"Le Conseil d'Etat ne précise pas ce qu'est +une pratique radicale de sa religion+. Ca laisse planer toutes les interprétations", a souligné à Mohammed Moussaoui, président du CFCM.
"Il aurait dit par exemple avoir constaté dans le comportement social(de cette femme) une incompatibilité avec le principe d'égalité des sexes, sans qu'il y ait le terme +pratique religieuse+, là ça aurait évacué l'ambiguïté", a-t-il ajouté.
Dans un arrêt du 27 juin révélé vendredi, le Conseil d'Etat a confirmé le refus d'octroyer la nationalité française à une Marocaine musulmane portant la burqa, en stigmatisant "une pratique radicale de la religion incompatible avec les valeurs essentielles de la communauté française".
La décision a été malheureusement saluée dans la classe politique. La secrétaire d'Etat Fadela Amara a prétendu que la burqa ressemble à "une prison, une camisole de force", parlant d'un signe "portant en soi l'absence totale de démocratie".

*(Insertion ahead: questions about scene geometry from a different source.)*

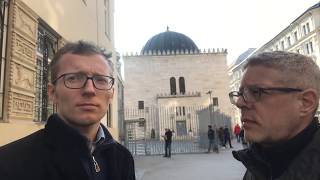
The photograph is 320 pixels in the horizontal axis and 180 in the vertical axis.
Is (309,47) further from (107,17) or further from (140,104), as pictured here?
(107,17)

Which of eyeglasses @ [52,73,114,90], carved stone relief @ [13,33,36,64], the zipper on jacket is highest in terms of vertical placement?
carved stone relief @ [13,33,36,64]

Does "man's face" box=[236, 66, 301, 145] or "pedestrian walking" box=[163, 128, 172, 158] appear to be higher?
"man's face" box=[236, 66, 301, 145]

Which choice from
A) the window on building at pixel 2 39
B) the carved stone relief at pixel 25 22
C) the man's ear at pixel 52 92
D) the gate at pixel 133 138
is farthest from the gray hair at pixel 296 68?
the gate at pixel 133 138

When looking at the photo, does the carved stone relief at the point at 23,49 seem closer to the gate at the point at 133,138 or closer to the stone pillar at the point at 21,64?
the stone pillar at the point at 21,64

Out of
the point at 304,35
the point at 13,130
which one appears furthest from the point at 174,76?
the point at 13,130

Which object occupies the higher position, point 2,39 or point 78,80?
point 2,39

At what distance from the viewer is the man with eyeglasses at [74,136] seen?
2016 millimetres

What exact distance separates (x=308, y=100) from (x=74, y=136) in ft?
4.57

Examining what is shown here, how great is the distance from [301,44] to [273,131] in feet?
164

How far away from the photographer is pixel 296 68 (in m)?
2.07

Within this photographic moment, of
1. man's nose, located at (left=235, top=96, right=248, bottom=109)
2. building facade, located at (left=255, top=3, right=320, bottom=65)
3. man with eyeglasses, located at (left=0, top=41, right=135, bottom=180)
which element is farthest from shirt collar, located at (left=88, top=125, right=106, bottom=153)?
building facade, located at (left=255, top=3, right=320, bottom=65)

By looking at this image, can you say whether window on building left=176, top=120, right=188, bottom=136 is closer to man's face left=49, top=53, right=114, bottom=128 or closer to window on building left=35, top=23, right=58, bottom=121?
window on building left=35, top=23, right=58, bottom=121

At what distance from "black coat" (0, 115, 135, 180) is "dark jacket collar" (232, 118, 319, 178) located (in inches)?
40.6

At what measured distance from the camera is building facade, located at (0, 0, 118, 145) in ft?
17.8
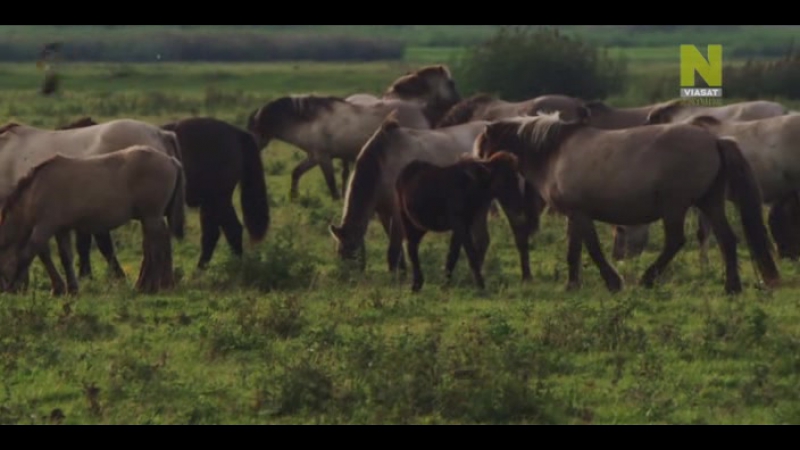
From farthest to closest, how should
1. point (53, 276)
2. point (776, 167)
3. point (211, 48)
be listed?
point (211, 48) < point (776, 167) < point (53, 276)

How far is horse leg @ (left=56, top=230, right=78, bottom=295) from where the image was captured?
45.2 ft

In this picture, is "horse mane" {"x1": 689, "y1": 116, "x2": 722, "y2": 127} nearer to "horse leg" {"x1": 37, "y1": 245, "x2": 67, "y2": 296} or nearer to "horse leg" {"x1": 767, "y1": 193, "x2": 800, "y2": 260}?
"horse leg" {"x1": 767, "y1": 193, "x2": 800, "y2": 260}

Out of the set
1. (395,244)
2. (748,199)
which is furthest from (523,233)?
(748,199)

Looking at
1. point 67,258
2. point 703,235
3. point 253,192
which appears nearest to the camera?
point 67,258

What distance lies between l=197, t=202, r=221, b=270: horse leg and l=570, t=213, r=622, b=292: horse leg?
3902 mm

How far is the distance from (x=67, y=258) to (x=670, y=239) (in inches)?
203

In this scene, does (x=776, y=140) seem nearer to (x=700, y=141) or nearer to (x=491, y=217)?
(x=700, y=141)

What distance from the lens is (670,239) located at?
13547mm

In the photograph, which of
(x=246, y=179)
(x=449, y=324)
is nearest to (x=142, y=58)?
(x=246, y=179)

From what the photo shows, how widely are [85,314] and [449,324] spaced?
2730mm

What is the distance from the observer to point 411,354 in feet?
33.0

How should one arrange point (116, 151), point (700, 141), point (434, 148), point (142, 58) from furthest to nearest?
point (142, 58) < point (434, 148) < point (116, 151) < point (700, 141)

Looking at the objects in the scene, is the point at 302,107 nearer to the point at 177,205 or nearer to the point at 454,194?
the point at 177,205

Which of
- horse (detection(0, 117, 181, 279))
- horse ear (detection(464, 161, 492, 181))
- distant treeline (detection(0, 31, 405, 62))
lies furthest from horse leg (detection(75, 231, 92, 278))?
distant treeline (detection(0, 31, 405, 62))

"C'est une pratique religieuse minoritaire et ce type de pratique existe dans toutes les traditions religieuses, n'est pas spécifique à l'islam", a dit Mohammed Moussaoui.
"Ce qui est étonnant, c'est que ça soit mis en exergue parce que ça concerne les musulmans. On a l'impression qu'on cherche dans les fonds de tiroir quelque chose à se mettre sous la dent dès qu'il s'agit de religion musulmane", a conclu M. Moussaoui.
Interrogé vendredi sur cette décision, le CFCM avait souhaité se donner le temps de la réflexion avant de réagir.